> _YOUR INSTRUCTIONS_
Search the entries below for the string "burst" and copy the lines that hold it.

[Records from a collection]
>>>

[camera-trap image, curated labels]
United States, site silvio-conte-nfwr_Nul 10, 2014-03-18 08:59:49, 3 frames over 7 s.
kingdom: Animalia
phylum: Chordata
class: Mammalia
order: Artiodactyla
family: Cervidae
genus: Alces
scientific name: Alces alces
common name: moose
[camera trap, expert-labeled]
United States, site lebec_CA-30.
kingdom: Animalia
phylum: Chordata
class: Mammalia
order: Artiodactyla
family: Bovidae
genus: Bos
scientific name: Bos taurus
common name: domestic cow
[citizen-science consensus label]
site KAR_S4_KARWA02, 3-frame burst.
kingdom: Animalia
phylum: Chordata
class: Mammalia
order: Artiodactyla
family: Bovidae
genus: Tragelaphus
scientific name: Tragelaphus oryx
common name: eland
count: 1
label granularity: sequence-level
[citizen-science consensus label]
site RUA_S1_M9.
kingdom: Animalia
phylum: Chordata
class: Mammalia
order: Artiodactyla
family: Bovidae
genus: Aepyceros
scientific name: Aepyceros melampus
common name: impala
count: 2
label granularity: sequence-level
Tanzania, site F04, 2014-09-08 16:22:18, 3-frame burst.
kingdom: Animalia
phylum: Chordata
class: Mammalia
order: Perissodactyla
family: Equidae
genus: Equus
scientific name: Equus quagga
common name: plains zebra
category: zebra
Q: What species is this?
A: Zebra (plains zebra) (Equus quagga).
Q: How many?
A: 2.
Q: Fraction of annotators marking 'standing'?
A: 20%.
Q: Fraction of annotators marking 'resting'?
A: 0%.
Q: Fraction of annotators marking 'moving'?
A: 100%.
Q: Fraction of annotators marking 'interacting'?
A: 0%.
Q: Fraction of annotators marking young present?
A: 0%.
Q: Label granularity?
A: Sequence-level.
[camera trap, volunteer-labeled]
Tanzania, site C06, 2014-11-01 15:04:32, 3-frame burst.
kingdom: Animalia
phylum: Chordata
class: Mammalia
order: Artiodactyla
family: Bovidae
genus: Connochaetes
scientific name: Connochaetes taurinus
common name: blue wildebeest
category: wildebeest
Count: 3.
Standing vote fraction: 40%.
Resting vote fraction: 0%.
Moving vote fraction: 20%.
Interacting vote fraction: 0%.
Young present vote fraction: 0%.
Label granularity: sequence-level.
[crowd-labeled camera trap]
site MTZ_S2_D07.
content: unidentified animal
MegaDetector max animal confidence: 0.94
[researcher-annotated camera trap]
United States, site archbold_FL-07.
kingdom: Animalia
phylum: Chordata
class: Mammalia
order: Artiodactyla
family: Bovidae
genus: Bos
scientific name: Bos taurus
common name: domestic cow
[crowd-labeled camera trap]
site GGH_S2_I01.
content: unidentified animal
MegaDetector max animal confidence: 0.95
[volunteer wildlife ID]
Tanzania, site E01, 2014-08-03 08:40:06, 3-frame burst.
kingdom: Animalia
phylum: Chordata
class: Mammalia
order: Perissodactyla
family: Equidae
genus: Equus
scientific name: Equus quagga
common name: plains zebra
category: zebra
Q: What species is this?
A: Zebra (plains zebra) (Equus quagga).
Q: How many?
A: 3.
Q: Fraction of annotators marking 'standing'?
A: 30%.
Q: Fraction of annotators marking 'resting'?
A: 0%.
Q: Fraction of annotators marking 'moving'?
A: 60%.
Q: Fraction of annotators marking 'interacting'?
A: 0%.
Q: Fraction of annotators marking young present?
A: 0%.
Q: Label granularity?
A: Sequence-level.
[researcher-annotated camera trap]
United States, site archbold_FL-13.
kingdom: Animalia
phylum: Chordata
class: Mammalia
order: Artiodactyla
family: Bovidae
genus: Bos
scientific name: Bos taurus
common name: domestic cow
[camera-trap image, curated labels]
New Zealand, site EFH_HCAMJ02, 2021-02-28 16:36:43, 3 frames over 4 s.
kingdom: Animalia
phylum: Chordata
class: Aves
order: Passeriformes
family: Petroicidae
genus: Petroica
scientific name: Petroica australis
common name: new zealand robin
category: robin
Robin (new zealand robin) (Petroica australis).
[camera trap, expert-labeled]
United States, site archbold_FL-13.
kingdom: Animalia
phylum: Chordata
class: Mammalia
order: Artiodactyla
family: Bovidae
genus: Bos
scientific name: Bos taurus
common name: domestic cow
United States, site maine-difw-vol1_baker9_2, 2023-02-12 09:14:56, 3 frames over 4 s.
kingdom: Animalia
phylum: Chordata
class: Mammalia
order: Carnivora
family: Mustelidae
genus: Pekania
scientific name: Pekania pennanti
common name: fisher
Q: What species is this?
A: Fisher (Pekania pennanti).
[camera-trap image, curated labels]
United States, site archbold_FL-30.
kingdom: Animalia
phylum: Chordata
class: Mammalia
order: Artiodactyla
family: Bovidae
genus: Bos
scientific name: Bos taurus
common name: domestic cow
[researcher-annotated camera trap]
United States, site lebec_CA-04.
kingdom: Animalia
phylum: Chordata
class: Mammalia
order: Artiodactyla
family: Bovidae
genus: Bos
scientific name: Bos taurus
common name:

<<<

> _TASK OUTPUT_
site KAR_S4_KARWA02, 3-frame burst.
Tanzania, site F04, 2014-09-08 16:22:18, 3-frame burst.
Tanzania, site C06, 2014-11-01 15:04:32, 3-frame burst.
Tanzania, site E01, 2014-08-03 08:40:06, 3-frame burst.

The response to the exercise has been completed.